WORK REQUEST — According to the excerpt about Hugo, who or what could be blamed for the theme no longer working? List each one.
(Beginning of DOCUMENT EXCERPT)
Is this actually a problem? As long as no-one downloads the content, it’s just some data on the drive.

It turns out that most of the space is occupied for a js subfolder, and from this subfolder, 130MB are for fonts.

I have no idea (I could have checked, but apparently I was not that that interested…​) how much of those files were needed and downloaded every time I’ve visited my website. I am pretty sure that I do not need some special fonts, and most of the time I surf on the web with javascript disabled, and the content of my website is accessible.

The second thing I did not like, is that with javascript disabled you felt like a second-class citizen. Because even if all the content is still available, some icons (because of Font awesome) only works with javascript enabled. Again, I did not like it, but I decided to stick with it.

Then, a new version of Hugo appeared where the theme I’m using no longer worked. I’ve checked if there was a new version of the theme, but no, there was none. I checked if there is finally a default theme, but no, the issue is still unresolved.

So I could have tried updating the theme, but it meant learning better how Hugo works internally. If only I had enough time I would gladly do it, as learning new things or how the tools I’m using is most of the time a good exercise, but I’m already struggling to write my thoughts down and in a presentable way.

I could have chosen another theme, test it and remove the old one, and update Hugo. Unfortunately, most themes are not tested and/or updated regularly (at least those I’ve checked), and many made layout decisions I did not like. Also even if I did find a new theme that suited me, a future update of Hugo could break it again, so it would be only a short-term solution.

Of course one could blame the theme authors, as of course the theme should get updated, or Hugo, as it should be more stable/provide a test default theme or an example theme. Surely it is also my fault, as it is stated clearly that Hugo has not reached version 1.0 yet.

So I decided to back up my fat binary and continue using it.

And so did I, even if, from time to time, I thought how could I stop using the old version of Hugo.

I even thought about writing a static site generator from scratch, but for a very short amount of time: I do not want to spend too much time on it.

And then it struck me: what if I used PHP for statically generating the website?
(End of DOCUMENT EXCERPT)
(Beginning of INFORMATION PROVIDED)
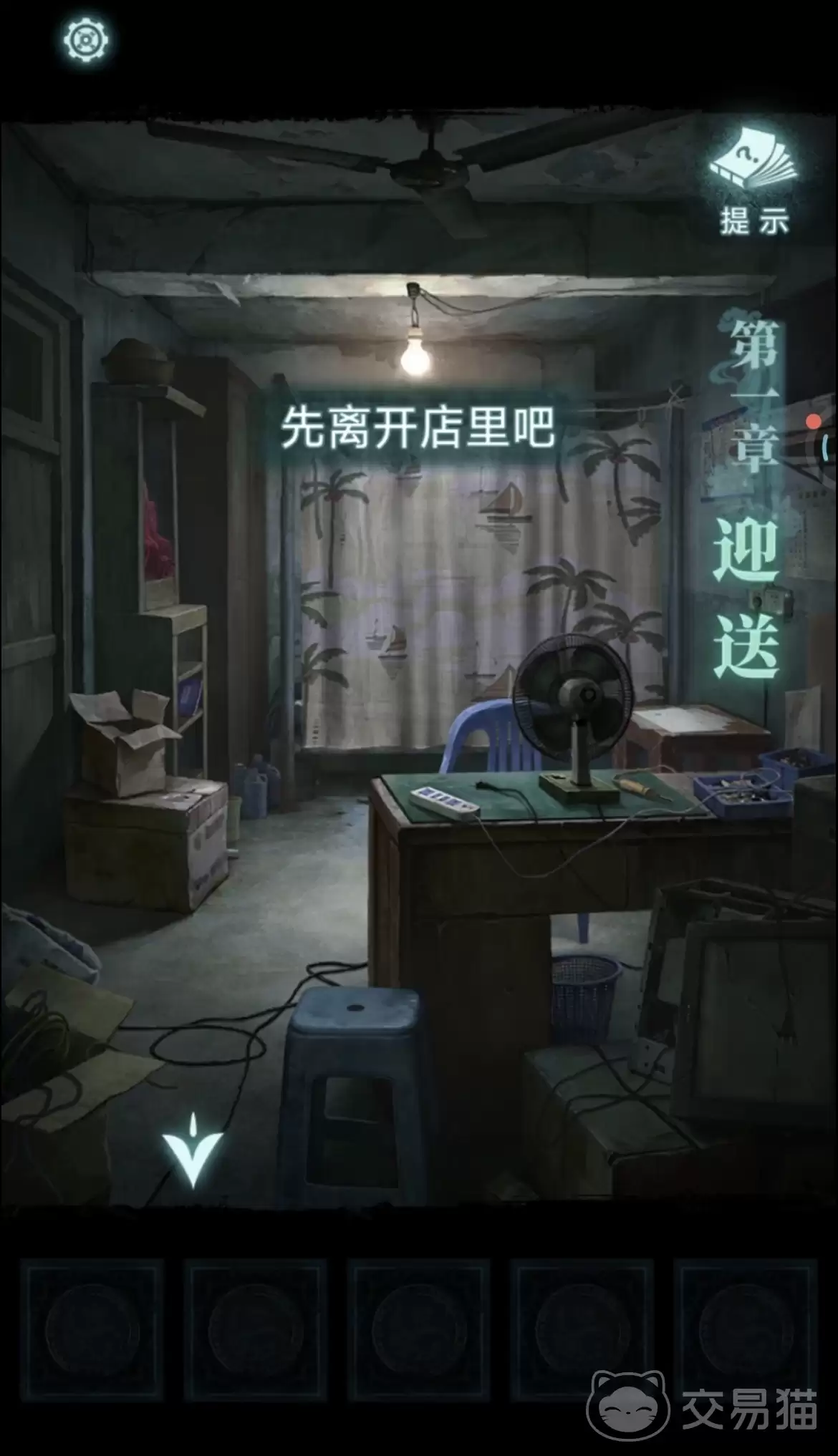 纸嫁衣9喇叭按钮顺序纸嫁衣9谜题通关详细步骤与逻辑解析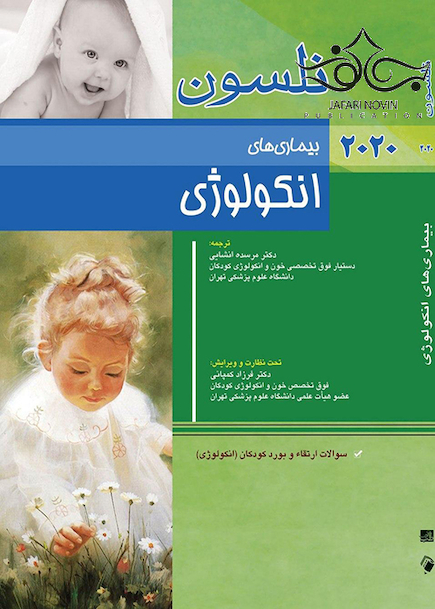 بیماری های انکولوژی نلسون 2020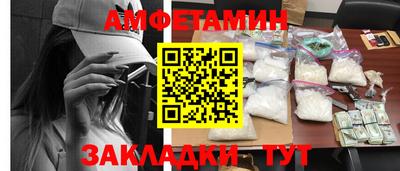 mdpv Кунгур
(End of INFORMATION PROVIDED)
WRITTEN ANSWER —
- The theme authors, because the theme should get updated.
- Hugo, because it should be more stable or provide a test default theme or an example theme.
- The writer, because it is stated clearly that Hugo has not reached version 1.0 yet.